A Wave-Coherent Structure Duality in Plasma Turbulence: Are They Two Sides of the Same Coin?
gregory-howes@uiowa.edu
Department of Physics and Astronomy, University of Iowa, 505 Van Allen Hall, Iowa City, IA 52242, USA
The dynamics and dissipation of turbulence in weakly collisional space plasmas throughout the heliosphere remains a controversial topic at the forefront of space physics research. Both fluid and kinetic simulations of plasma turbulence ubiquitously generate coherent structures---in the form of current sheets---at small scales, and the locations of these current sheets appear to be associated with enhanced rates of dissipation of the turbulent energy. The quest to understand the physical mechanisms by which the energy of turbulent fluctuations is converted to particle energy or plasma heat has driven vigorous debate about the relative roles of wave damping processes vs. localized dissipation mechanisms associated with current sheets, such as magnetic reconnection. A major unanswered question is how these coherent structures arise in the first place.

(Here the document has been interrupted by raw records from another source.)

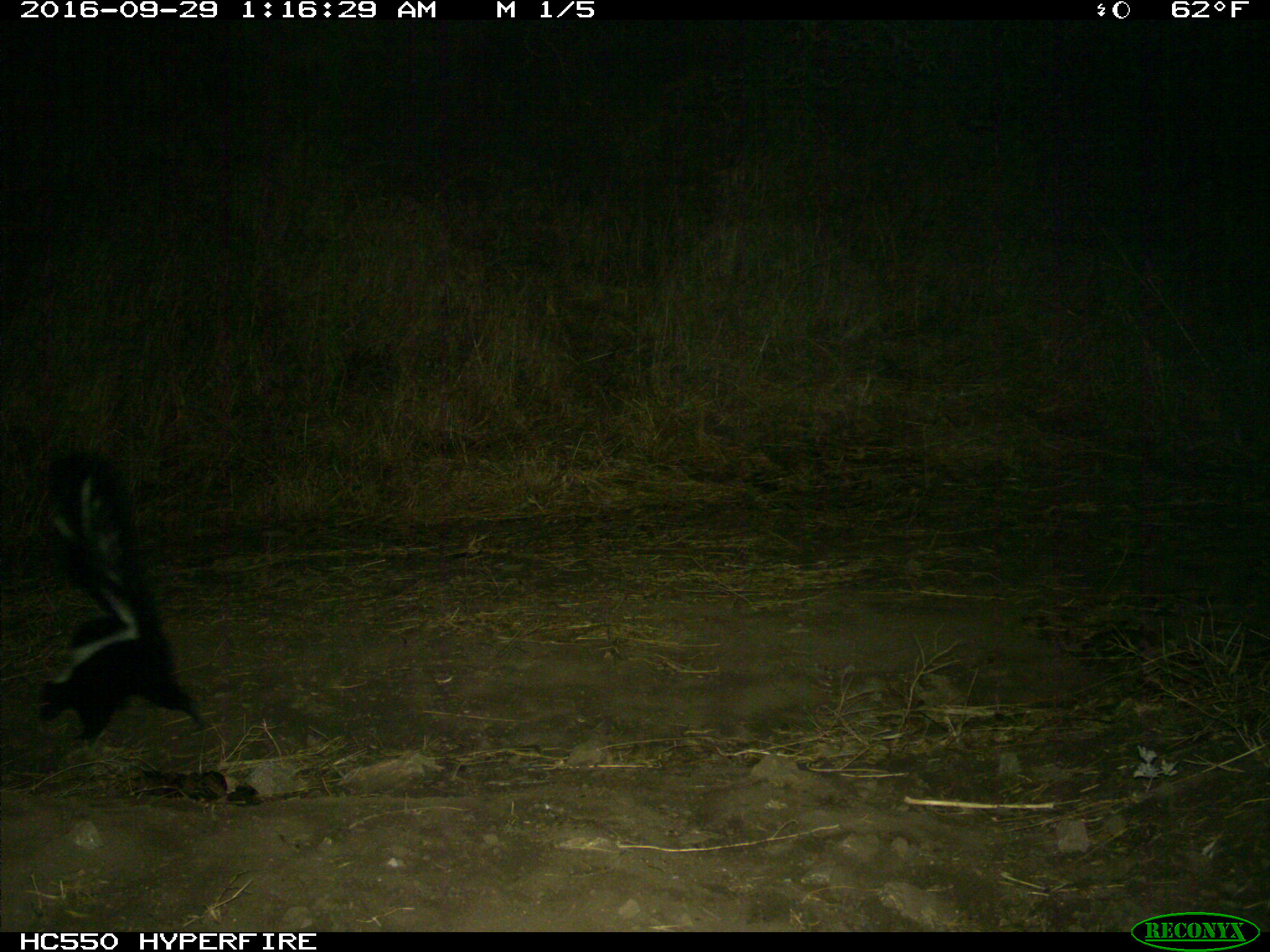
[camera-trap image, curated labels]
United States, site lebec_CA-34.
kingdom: Animalia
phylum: Chordata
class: Mammalia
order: Carnivora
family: Mephitidae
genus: Mephitis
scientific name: Mephitis mephitis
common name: striped skunk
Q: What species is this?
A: Mephitis mephitis (striped skunk).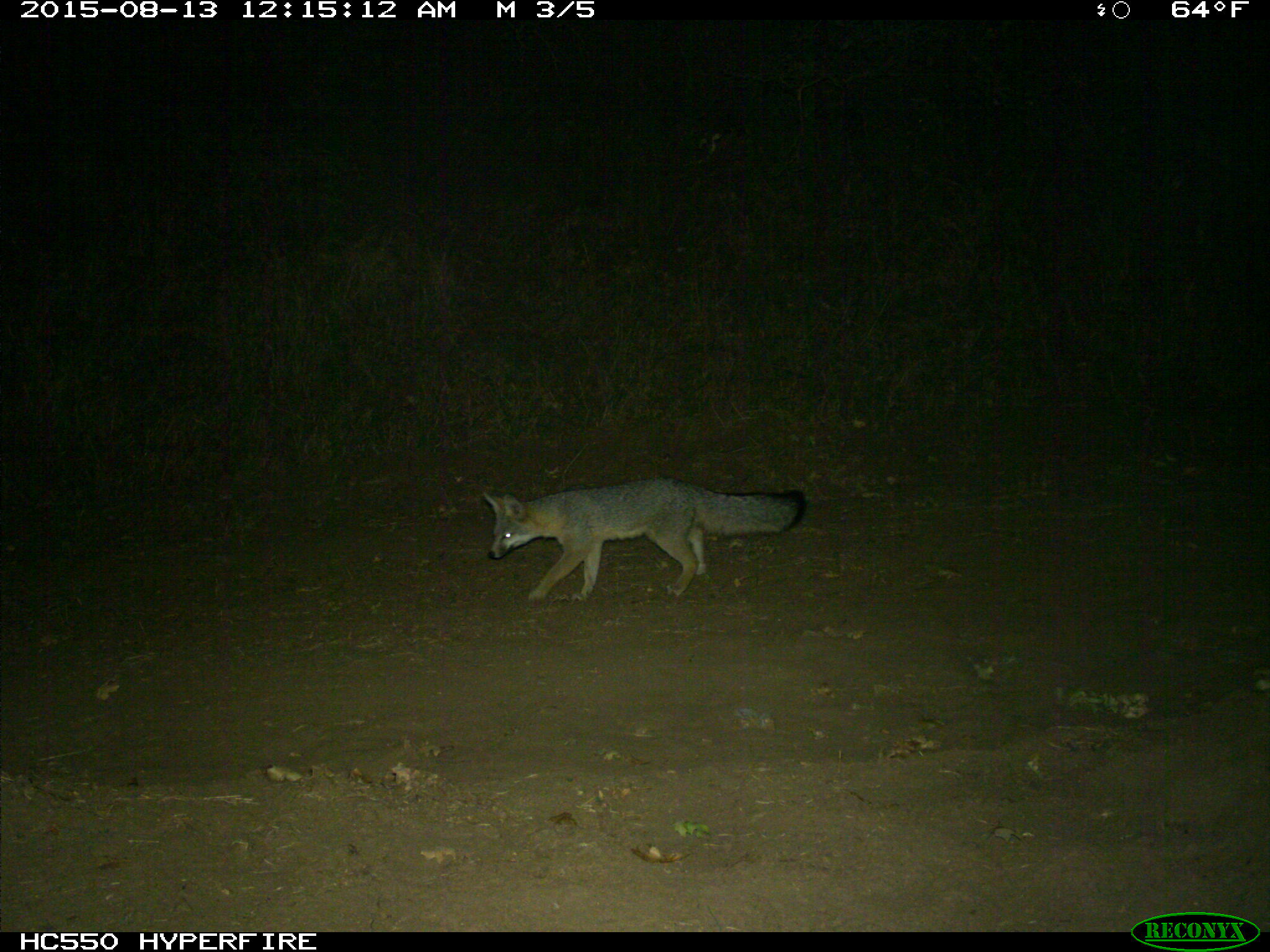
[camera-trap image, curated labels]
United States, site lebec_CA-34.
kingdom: Animalia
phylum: Chordata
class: Mammalia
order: Carnivora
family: Canidae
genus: Urocyon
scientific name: Urocyon cinereoargenteus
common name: gray fox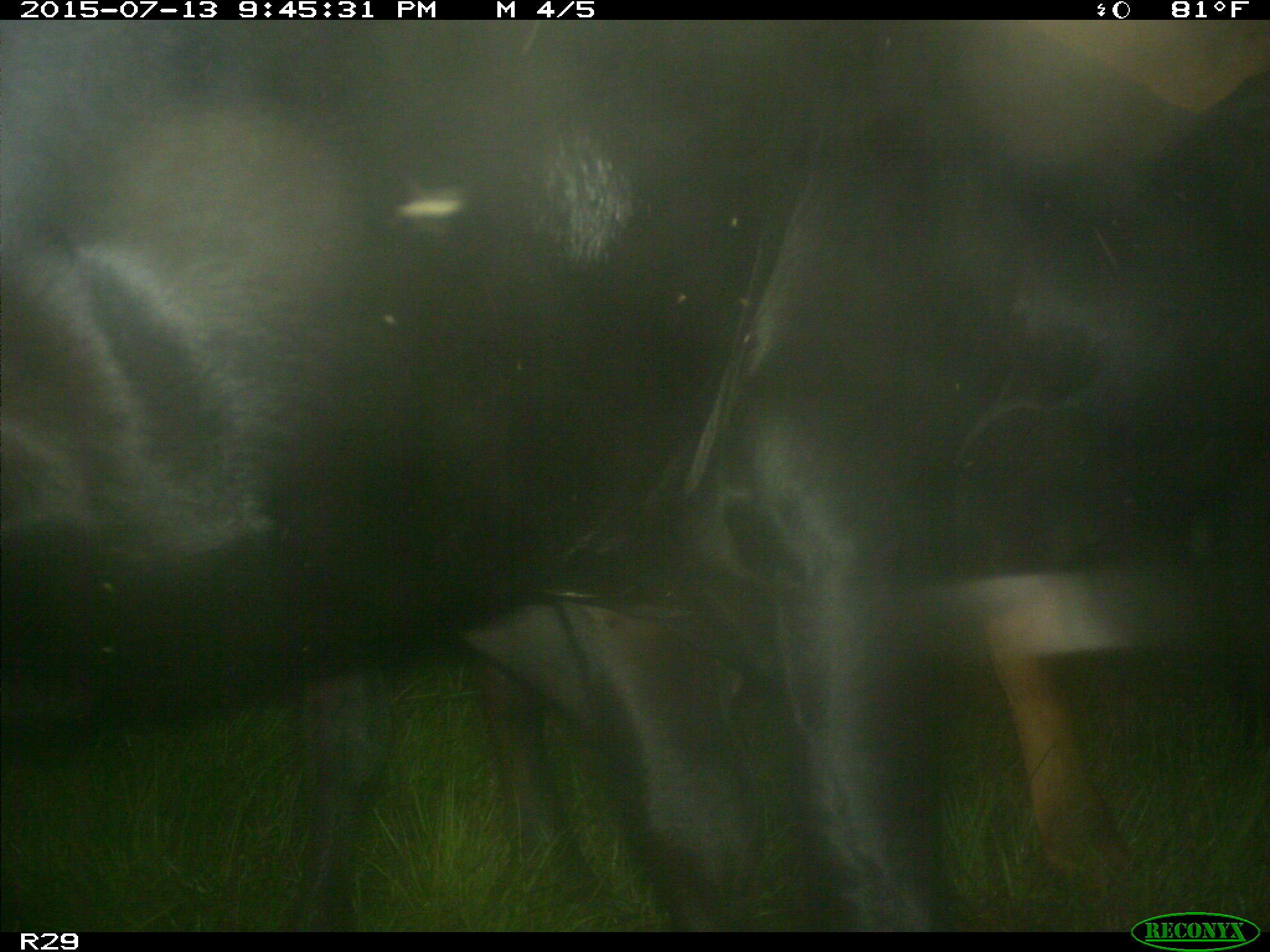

Recent analytical and numerical work has demonstrated that strongly nonlinear interactions among counterpropagating Alfvén wavepackets---known as Alfvén wave collisions---naturally generate current sheets self-consistently. Subsequent work has shown that the dissipation of the turbulent energy is localized near these current sheets but is clearly mediated through the process of collisionless Landau damping. Together, these results suggest that framing the debate as a choice between waves or coherent structures may be a false dichotomy. Rather, is there a duality between wave or coherent structure descriptions of the turbulence? Are they merely alternative descriptions of the same dynamics? I will close with the question about whether there exist aspects of the turbulence that cannot be described as either waves or structures.